TASK DESCRIPTION. From the article on Iran and Saudi Arabia below, reproduce everything from "On October 30, Qatar" down to "Tehran and Riyadh?" word for word.

* begin PASSAGE GIVEN *

Flexibility Futile vis-à-vis Saudi Arabia

10 November 2011 | 02:02 Code : 17744 Middle East.
However flexible Iran's attitude, Saudi Arabia won’t change its aggressive mentality. Ali Akbar Asadi, Saudi affairs analyst.
Flexibility Futile vis-à-vis Saudi Arabia

 

On October 30, Qatar News Agency quoted the oil-rich sheikhdom Qatar’s PM Sheikh Hamad bin Jassim Al-Thani’s call for Iran and Saudi Arabia to resolve their disputes through direct talks. Remarks which on the face indicate good-will, but also signify the ambitions of Qatar –the wealthiest nation of the world with its particular geopolitical concerns and vulnerabilities- to join the Middle East’s senior club through mediation between regional powers. But should our view be as rosy as Mr. Al-Thani’s about the improvement of ties between Tehran and Riyadh?

 

How can a likely mediation be successful? One should first ask if there are any grounds for negotiation and a possible reconciliation between Iran and Saudi Arabia. With conflicting regional interests and approaches of the two countries and their critical relations, there seems to be no opportunity for rapprochement, and Qatar’s mediation  would simply fall flat. In the meantime, although Qatar tends to defuse the tensions between two important actors in the Persian Gulf region, it would not benefit from intimate relations between Tehran and Riyadh. Iran and Saudi Arabia becoming friendlier will downgrade Qatar’s regional role. Thus, lukewarm relations between the key Middle East contenders will be the optimum level of relations for Doha.

* end PASSAGE GIVEN *
* begin SUPPLIED ENTRIES *

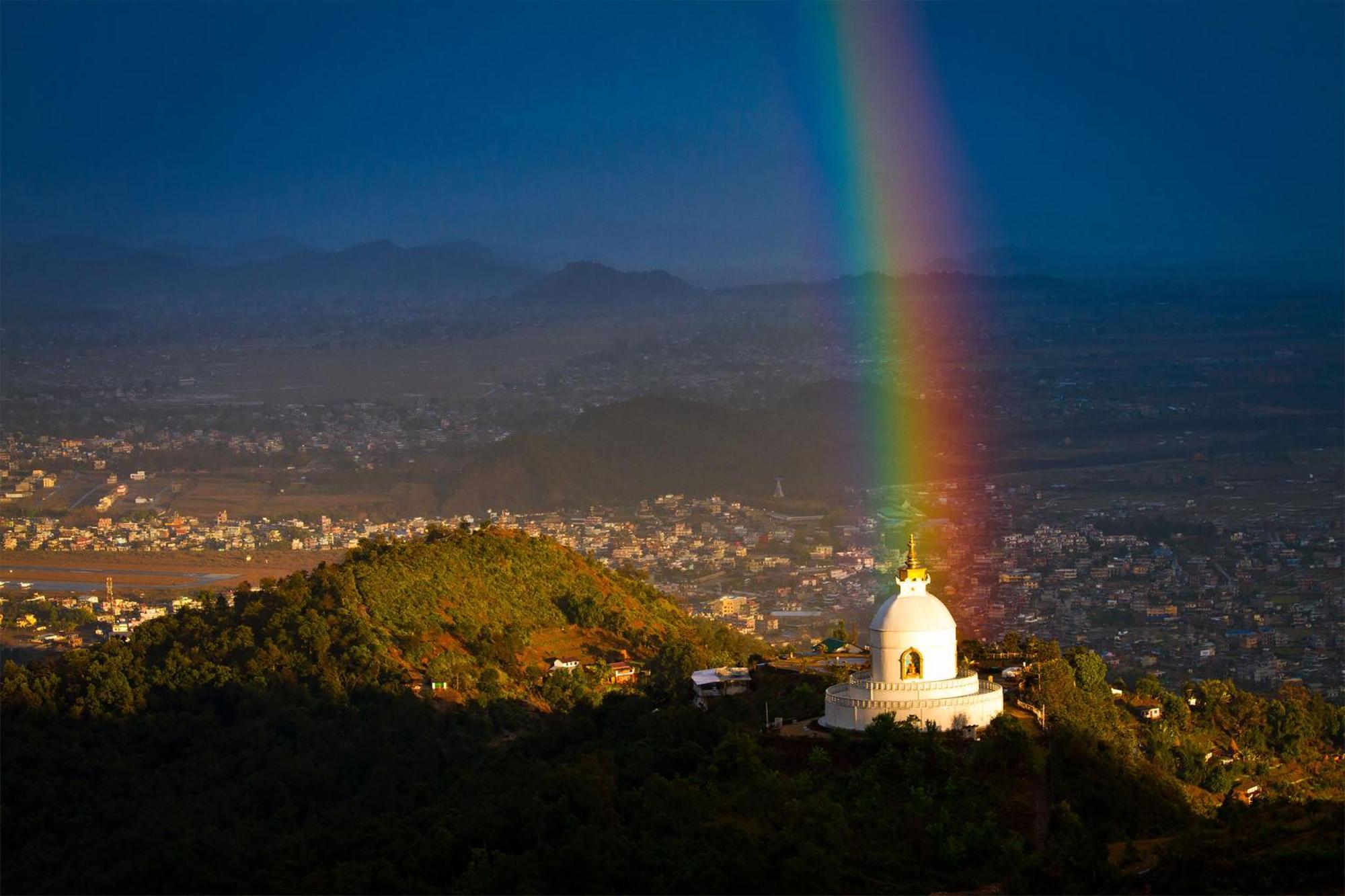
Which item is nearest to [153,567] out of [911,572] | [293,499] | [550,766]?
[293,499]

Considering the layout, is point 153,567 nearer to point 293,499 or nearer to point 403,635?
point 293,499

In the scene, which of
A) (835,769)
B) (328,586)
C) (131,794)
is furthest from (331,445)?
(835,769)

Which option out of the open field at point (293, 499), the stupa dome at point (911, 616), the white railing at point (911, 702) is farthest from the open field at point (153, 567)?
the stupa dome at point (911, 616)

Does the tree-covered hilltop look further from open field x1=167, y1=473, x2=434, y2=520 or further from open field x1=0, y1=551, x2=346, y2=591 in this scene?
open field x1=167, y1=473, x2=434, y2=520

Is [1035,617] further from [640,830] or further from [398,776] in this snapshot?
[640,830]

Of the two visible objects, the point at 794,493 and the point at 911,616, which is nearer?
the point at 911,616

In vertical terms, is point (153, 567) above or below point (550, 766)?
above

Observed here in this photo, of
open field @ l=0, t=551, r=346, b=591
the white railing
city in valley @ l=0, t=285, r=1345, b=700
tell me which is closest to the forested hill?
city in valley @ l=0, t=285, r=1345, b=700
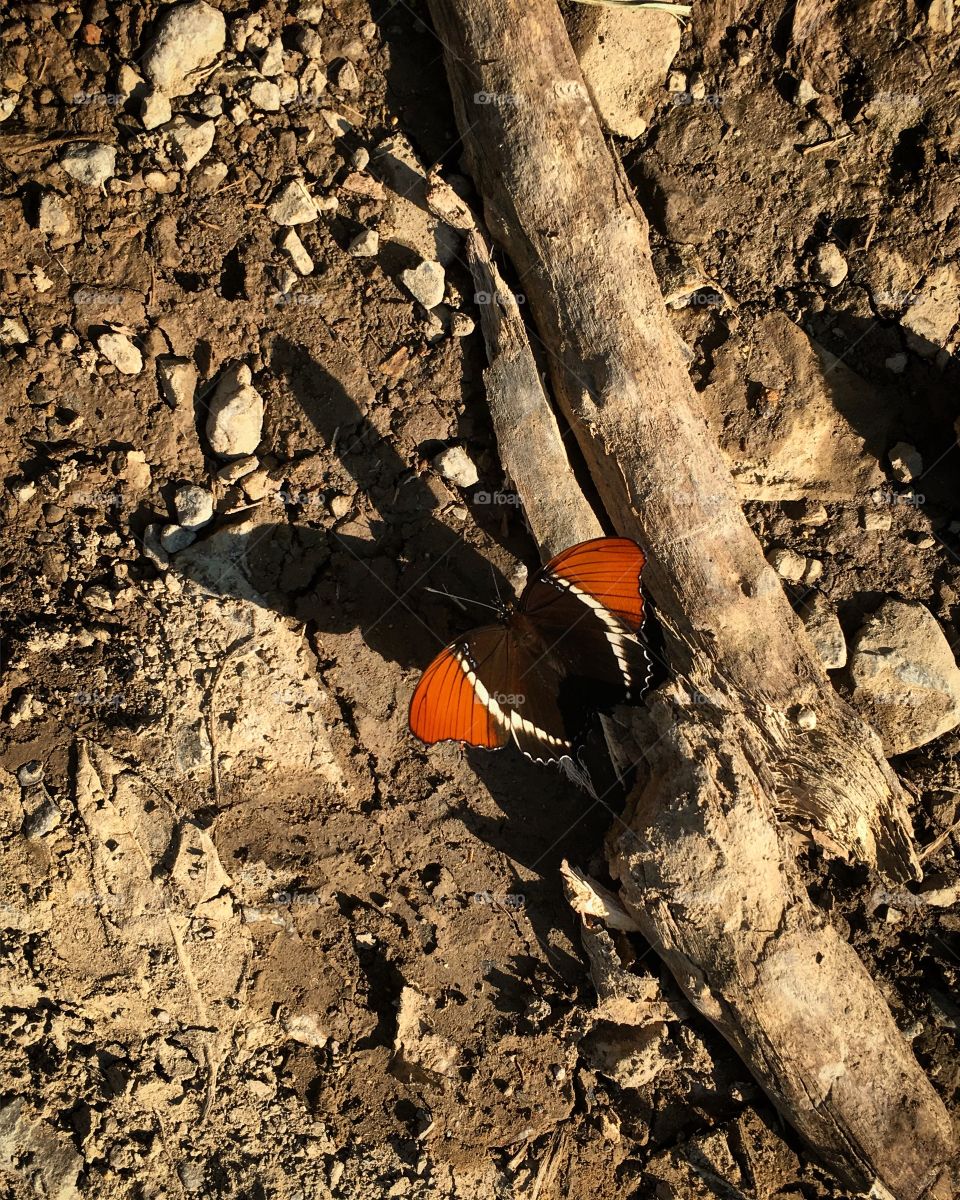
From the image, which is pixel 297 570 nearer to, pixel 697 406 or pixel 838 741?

* end SUPPLIED ENTRIES *

EXERCISE RESULT.
On October 30, Qatar News Agency quoted the oil-rich sheikhdom Qatar’s PM Sheikh Hamad bin Jassim Al-Thani’s call for Iran and Saudi Arabia to resolve their disputes through direct talks. Remarks which on the face indicate good-will, but also signify the ambitions of Qatar –the wealthiest nation of the world with its particular geopolitical concerns and vulnerabilities- to join the Middle East’s senior club through mediation between regional powers. But should our view be as rosy as Mr. Al-Thani’s about the improvement of ties between Tehran and Riyadh?